=== Written request ===
Return the records, each one exactly as written.
--- begin Records for processing ---
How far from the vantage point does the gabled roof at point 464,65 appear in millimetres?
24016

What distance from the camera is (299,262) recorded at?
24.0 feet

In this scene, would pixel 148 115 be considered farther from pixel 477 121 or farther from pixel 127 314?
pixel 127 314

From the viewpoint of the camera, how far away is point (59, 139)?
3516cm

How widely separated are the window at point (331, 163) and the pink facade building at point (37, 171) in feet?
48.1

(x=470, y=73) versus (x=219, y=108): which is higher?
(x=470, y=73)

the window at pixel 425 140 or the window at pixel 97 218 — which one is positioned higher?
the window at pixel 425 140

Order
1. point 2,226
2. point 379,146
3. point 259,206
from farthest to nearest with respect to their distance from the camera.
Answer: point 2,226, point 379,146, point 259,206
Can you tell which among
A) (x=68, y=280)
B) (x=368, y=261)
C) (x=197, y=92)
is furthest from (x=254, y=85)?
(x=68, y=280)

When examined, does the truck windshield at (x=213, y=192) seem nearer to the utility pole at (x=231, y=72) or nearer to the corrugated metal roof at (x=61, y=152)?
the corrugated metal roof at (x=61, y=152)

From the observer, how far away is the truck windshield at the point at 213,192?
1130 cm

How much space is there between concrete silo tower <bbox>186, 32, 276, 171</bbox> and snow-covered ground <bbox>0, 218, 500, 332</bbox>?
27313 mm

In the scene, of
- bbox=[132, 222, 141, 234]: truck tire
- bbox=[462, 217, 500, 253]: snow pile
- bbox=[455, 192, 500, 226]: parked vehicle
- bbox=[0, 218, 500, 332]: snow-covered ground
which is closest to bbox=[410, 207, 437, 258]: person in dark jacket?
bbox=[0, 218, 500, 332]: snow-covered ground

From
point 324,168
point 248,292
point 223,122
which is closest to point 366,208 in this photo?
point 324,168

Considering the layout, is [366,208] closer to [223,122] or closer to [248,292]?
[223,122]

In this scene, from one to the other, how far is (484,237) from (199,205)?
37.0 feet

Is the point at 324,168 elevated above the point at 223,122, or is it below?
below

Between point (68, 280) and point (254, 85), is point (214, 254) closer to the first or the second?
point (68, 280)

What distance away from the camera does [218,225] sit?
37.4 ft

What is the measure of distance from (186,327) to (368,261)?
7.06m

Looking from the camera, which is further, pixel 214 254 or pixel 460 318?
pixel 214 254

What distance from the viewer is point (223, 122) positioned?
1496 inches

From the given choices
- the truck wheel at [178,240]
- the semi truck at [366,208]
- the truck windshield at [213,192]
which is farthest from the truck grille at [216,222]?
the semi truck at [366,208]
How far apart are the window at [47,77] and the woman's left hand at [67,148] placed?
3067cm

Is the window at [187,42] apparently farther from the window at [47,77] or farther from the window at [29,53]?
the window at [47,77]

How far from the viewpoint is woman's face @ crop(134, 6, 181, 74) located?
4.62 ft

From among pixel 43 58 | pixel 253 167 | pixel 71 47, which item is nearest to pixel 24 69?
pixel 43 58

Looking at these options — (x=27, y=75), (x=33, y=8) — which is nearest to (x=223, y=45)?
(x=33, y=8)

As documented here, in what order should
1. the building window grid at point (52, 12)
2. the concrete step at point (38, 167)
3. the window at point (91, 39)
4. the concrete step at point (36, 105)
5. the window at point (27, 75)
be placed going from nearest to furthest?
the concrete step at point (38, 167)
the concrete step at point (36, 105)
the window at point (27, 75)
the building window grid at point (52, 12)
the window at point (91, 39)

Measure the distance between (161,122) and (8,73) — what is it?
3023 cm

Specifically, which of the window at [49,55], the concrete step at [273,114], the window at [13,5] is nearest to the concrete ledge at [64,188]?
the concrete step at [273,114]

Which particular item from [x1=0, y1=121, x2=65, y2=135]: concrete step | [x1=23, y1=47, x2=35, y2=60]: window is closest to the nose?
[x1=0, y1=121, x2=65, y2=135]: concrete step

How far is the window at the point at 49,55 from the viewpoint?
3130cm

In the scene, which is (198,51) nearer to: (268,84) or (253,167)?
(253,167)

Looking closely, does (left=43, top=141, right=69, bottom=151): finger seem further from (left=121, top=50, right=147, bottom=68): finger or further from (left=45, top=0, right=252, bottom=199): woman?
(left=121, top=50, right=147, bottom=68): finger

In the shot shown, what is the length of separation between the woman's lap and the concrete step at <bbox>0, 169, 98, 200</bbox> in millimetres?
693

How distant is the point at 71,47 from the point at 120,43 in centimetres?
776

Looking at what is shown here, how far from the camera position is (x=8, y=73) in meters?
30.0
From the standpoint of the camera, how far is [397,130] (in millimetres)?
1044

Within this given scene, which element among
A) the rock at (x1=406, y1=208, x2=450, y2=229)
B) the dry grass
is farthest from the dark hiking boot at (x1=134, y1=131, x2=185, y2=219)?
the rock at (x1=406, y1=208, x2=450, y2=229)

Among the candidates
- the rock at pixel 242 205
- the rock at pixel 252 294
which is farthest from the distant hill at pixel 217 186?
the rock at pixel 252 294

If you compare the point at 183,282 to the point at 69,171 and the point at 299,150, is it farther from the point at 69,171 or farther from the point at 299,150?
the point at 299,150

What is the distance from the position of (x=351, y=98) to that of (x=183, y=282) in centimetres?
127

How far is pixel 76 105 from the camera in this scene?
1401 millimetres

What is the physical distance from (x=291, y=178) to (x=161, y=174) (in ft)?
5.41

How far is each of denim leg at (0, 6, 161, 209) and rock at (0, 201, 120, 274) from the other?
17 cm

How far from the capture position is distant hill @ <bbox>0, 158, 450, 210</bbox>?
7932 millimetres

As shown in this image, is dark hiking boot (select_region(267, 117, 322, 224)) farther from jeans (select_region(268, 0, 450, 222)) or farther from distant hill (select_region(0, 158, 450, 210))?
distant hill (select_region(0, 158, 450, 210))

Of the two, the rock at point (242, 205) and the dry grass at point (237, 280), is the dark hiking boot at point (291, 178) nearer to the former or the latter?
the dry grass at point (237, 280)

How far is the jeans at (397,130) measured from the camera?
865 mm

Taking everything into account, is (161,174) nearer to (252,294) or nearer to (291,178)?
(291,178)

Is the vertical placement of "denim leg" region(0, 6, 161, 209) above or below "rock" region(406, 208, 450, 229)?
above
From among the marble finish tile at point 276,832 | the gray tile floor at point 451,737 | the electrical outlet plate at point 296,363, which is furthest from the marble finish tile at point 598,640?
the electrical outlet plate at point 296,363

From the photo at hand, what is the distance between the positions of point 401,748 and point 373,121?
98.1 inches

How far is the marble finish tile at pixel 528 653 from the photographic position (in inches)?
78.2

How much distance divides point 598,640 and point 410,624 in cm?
--- end Records for processing ---
=== Finished task ===
How far from the vantage point does the gabled roof at point 464,65 appear in millimetres?
24016

What distance from the camera is (299,262) recorded at?
24.0 feet

In this scene, would pixel 148 115 be considered farther from pixel 477 121 or farther from pixel 127 314?
pixel 127 314

From the viewpoint of the camera, how far away is point (59, 139)?
3516cm

How widely separated are the window at point (331, 163) and the pink facade building at point (37, 171) in feet?
48.1

(x=470, y=73) versus (x=219, y=108): which is higher?
(x=470, y=73)

the window at pixel 425 140 or the window at pixel 97 218 — which one is positioned higher?
the window at pixel 425 140

Order
1. point 2,226
2. point 379,146
3. point 259,206
from farthest to nearest with respect to their distance from the camera.
Answer: point 2,226, point 379,146, point 259,206
Can you tell which among
A) (x=68, y=280)
B) (x=368, y=261)
C) (x=197, y=92)
is furthest from (x=254, y=85)?
(x=68, y=280)

When examined, does the truck windshield at (x=213, y=192) seem nearer to the utility pole at (x=231, y=72) or nearer to the corrugated metal roof at (x=61, y=152)?
the corrugated metal roof at (x=61, y=152)

From the observer, how far away is the truck windshield at the point at 213,192?
1130 cm

How much space is there between concrete silo tower <bbox>186, 32, 276, 171</bbox> and snow-covered ground <bbox>0, 218, 500, 332</bbox>?
27313 mm

In the scene, of
- bbox=[132, 222, 141, 234]: truck tire
- bbox=[462, 217, 500, 253]: snow pile
- bbox=[455, 192, 500, 226]: parked vehicle
- bbox=[0, 218, 500, 332]: snow-covered ground
which is closest to bbox=[410, 207, 437, 258]: person in dark jacket?
bbox=[0, 218, 500, 332]: snow-covered ground

From
point 324,168
point 248,292
point 223,122
which is closest to point 366,208 in this photo?
point 324,168

Considering the layout, is [366,208] closer to [223,122] or closer to [248,292]?
[223,122]

In this scene, from one to the other, how far is (484,237) from (199,205)?
37.0 feet

Is the point at 324,168 elevated above the point at 223,122, or is it below?
below

Between point (68, 280) and point (254, 85), is point (214, 254) closer to the first or the second?
point (68, 280)

What distance away from the camera does [218,225] sit?
37.4 ft

What is the measure of distance from (186,327) to (368,261)?
7.06m

Looking from the camera, which is further, pixel 214 254 or pixel 460 318?
pixel 214 254

What distance from the viewer is point (223, 122) positioned?
1496 inches

From the given choices
- the truck wheel at [178,240]
- the semi truck at [366,208]
- the truck windshield at [213,192]
which is farthest from the truck grille at [216,222]?
the semi truck at [366,208]
How far apart are the window at [47,77] and the woman's left hand at [67,148] placed?
3067cm

Is the window at [187,42] apparently farther from the window at [47,77] or farther from the window at [29,53]?
the window at [47,77]

How far from the viewpoint is woman's face @ crop(134, 6, 181, 74) located?
4.62 ft

From among pixel 43 58 | pixel 253 167 | pixel 71 47, which item is nearest to pixel 24 69?
pixel 43 58

Looking at these options — (x=27, y=75), (x=33, y=8) — which is nearest to (x=223, y=45)?
(x=33, y=8)

As documented here, in what order should
1. the building window grid at point (52, 12)
2. the concrete step at point (38, 167)
3. the window at point (91, 39)
4. the concrete step at point (36, 105)
5. the window at point (27, 75)
be placed going from nearest to furthest?
the concrete step at point (38, 167)
the concrete step at point (36, 105)
the window at point (27, 75)
the building window grid at point (52, 12)
the window at point (91, 39)

Measure the distance between (161,122) and (8,73) — what is it?
3023 cm

Specifically, which of the window at [49,55], the concrete step at [273,114], the window at [13,5] is nearest to the concrete ledge at [64,188]?
the concrete step at [273,114]

Which particular item from [x1=0, y1=121, x2=65, y2=135]: concrete step | [x1=23, y1=47, x2=35, y2=60]: window is closest to the nose?
[x1=0, y1=121, x2=65, y2=135]: concrete step

How far is the window at the point at 49,55 from the viewpoint?
3130cm

In the scene, which is (198,51) nearer to: (268,84) or (253,167)?
(253,167)

Looking closely, does (left=43, top=141, right=69, bottom=151): finger seem further from (left=121, top=50, right=147, bottom=68): finger or further from (left=45, top=0, right=252, bottom=199): woman?
(left=121, top=50, right=147, bottom=68): finger

In the shot shown, what is the length of separation between the woman's lap and the concrete step at <bbox>0, 169, 98, 200</bbox> in millimetres?
693

How distant is the point at 71,47 from the point at 120,43 in centimetres?
776

Looking at what is shown here, how far from the camera position is (x=8, y=73) in meters?
30.0
From the standpoint of the camera, how far is [397,130] (in millimetres)?
1044

Within this given scene, which element among
A) the rock at (x1=406, y1=208, x2=450, y2=229)
B) the dry grass
is farthest from the dark hiking boot at (x1=134, y1=131, x2=185, y2=219)?
the rock at (x1=406, y1=208, x2=450, y2=229)

Among the candidates
- the rock at pixel 242 205
- the rock at pixel 252 294
which is farthest from the distant hill at pixel 217 186?
the rock at pixel 252 294

If you compare the point at 183,282 to the point at 69,171 and the point at 299,150, is it farther from the point at 69,171 or farther from the point at 299,150?
the point at 299,150

What is the distance from the position of (x=351, y=98) to that of (x=183, y=282) in centimetres?
127

How far is pixel 76 105 from the camera in this scene?
1401 millimetres

What is the physical distance from (x=291, y=178) to (x=161, y=174) (in ft)?
5.41

How far is each of denim leg at (0, 6, 161, 209) and rock at (0, 201, 120, 274) from the other?
17 cm

How far from the capture position is distant hill @ <bbox>0, 158, 450, 210</bbox>?
7932 millimetres

As shown in this image, is dark hiking boot (select_region(267, 117, 322, 224)) farther from jeans (select_region(268, 0, 450, 222)) or farther from distant hill (select_region(0, 158, 450, 210))?
distant hill (select_region(0, 158, 450, 210))

Of the two, the rock at point (242, 205) and the dry grass at point (237, 280), is the dark hiking boot at point (291, 178) nearer to the former or the latter?
the dry grass at point (237, 280)

How far is the jeans at (397,130) measured from the camera?
865 mm

Taking everything into account, is (161,174) nearer to (252,294) or nearer to (291,178)?
(291,178)

Is the vertical placement of "denim leg" region(0, 6, 161, 209) above or below "rock" region(406, 208, 450, 229)?
above
From among the marble finish tile at point 276,832 | the gray tile floor at point 451,737 | the electrical outlet plate at point 296,363, which is furthest from the marble finish tile at point 598,640?
the electrical outlet plate at point 296,363

From the photo at hand, what is the distance between the positions of point 401,748 and point 373,121?
98.1 inches

How far is the marble finish tile at pixel 528 653 from the photographic position (in inches)?
78.2

How much distance divides point 598,640 and point 410,624 in cm?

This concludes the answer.